◆ **EXERCISE DIRECTIONS**
Exclude the pictures, then restate every entry below exactly.

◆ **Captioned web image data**
┌────────

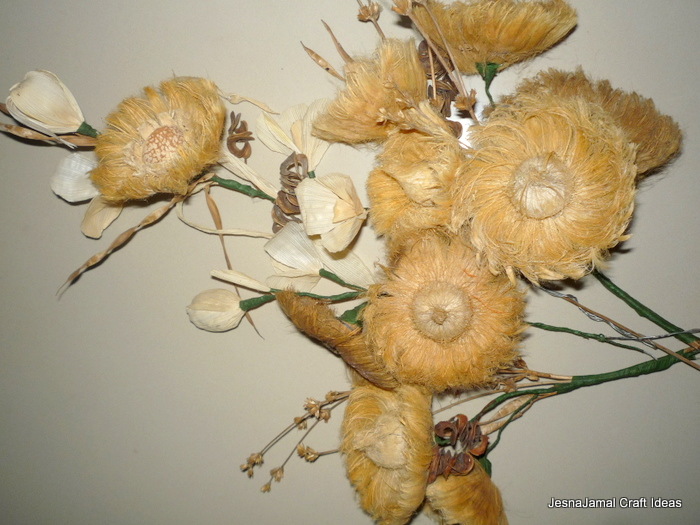 dry flower arrangement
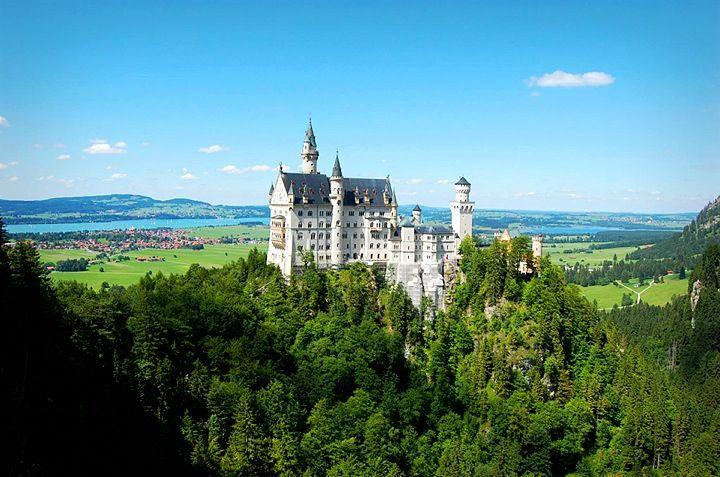 Schloss Neuschwanstein In Fussen Germany Europe Schlossneuschwanstein Fussen 퓌센 노이슈반슈타인성 유럽여행 유럽 여행 도시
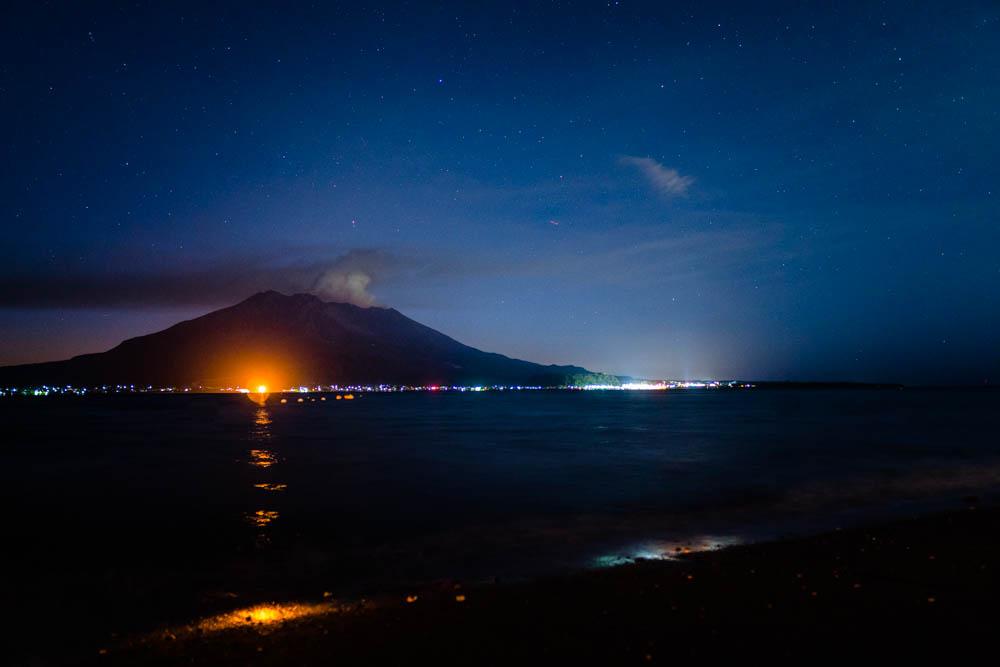 磯海水浴場から見る桜島の夜景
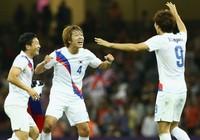Bán kết U-23 châu Á: Đông - Tây hội ngộ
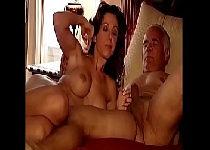 Casada madura traindo marido com o chefe dele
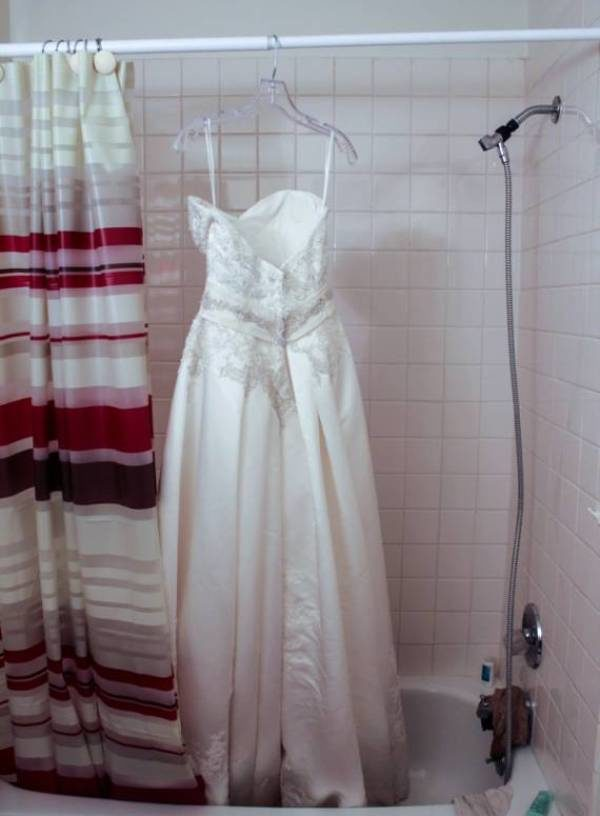 Свадебное платье в ванной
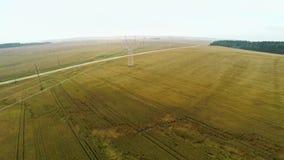 与输电线的电力驻地在与庄稼的领域附近 股票录像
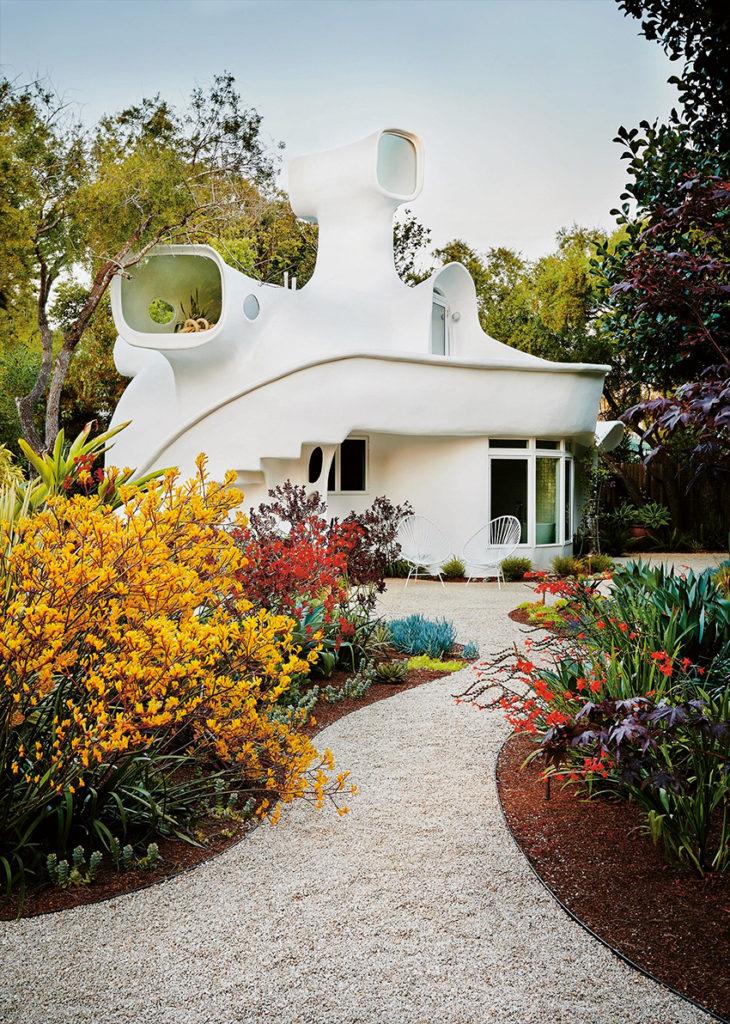 Spaceship House, une maison californienne extraordinaire. Architecture des années 70.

└────────

◆ **RESULT OF THE TASK**
 dry flower arrangement
 Schloss Neuschwanstein In Fussen Germany Europe Schlossneuschwanstein Fussen 퓌센 노이슈반슈타인성 유럽여행 유럽 여행 도시
 磯海水浴場から見る桜島の夜景
Bán kết U-23 châu Á: Đông - Tây hội ngộ
 Casada madura traindo marido com o chefe dele
 Свадебное платье в ванной
 与输电线的电力驻地在与庄稼的领域附近 股票录像
 Spaceship House, une maison californienne extraordinaire. Architecture des années 70.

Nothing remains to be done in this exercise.